Segment Start: Supplied data
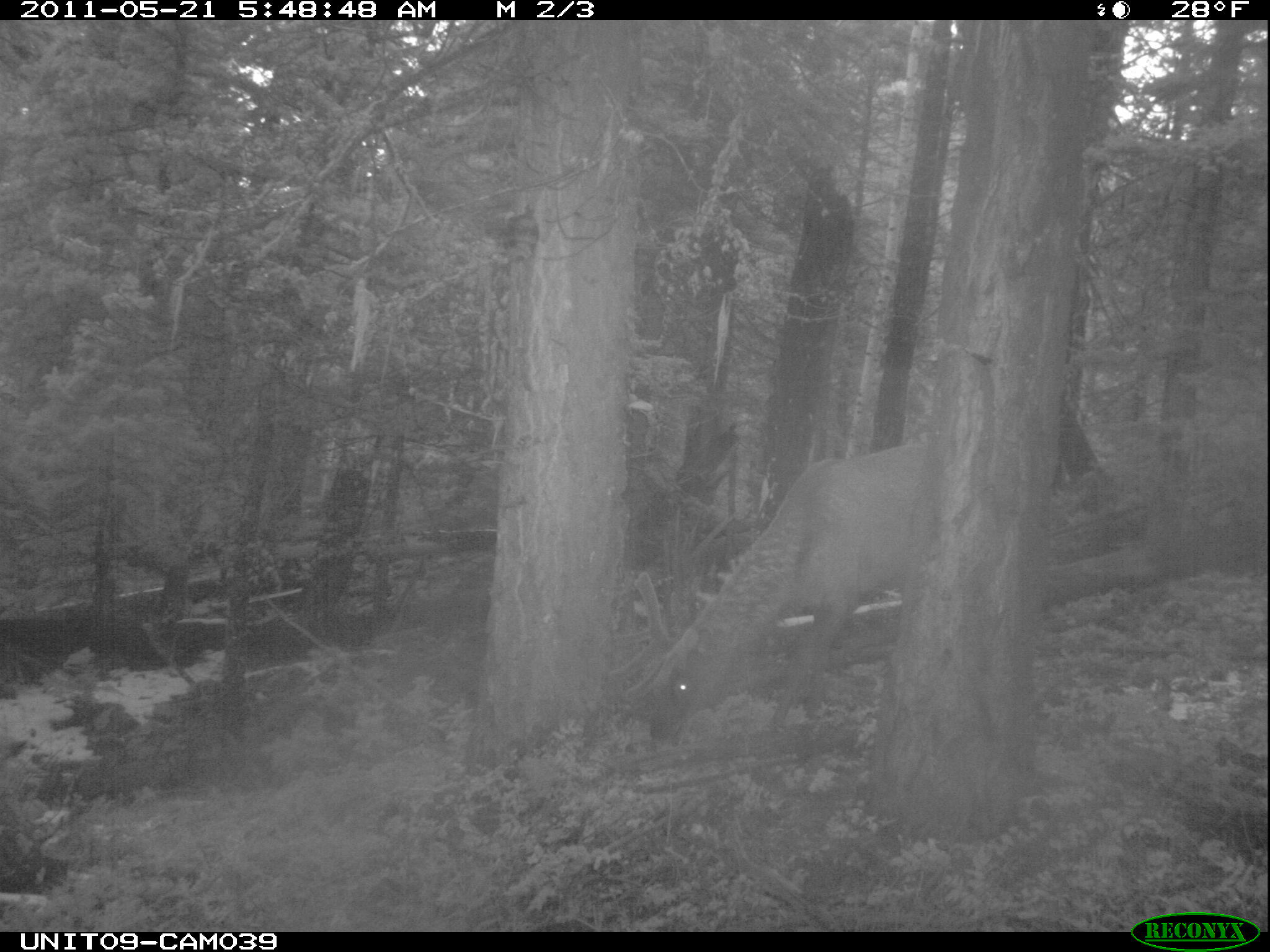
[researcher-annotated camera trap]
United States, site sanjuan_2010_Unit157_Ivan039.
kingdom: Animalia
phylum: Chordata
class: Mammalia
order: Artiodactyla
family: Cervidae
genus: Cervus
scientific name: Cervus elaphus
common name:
Segment End: Supplied data
__Description of the task__:
Using the records above, retype everything exactly except the pictures.

__Output for this exercise__:
[researcher-annotated camera trap]
United States, site sanjuan_2010_Unit157_Ivan039.
kingdom: Animalia
phylum: Chordata
class: Mammalia
order: Artiodactyla
family: Cervidae
genus: Cervus
scientific name: Cervus elaphus
common name:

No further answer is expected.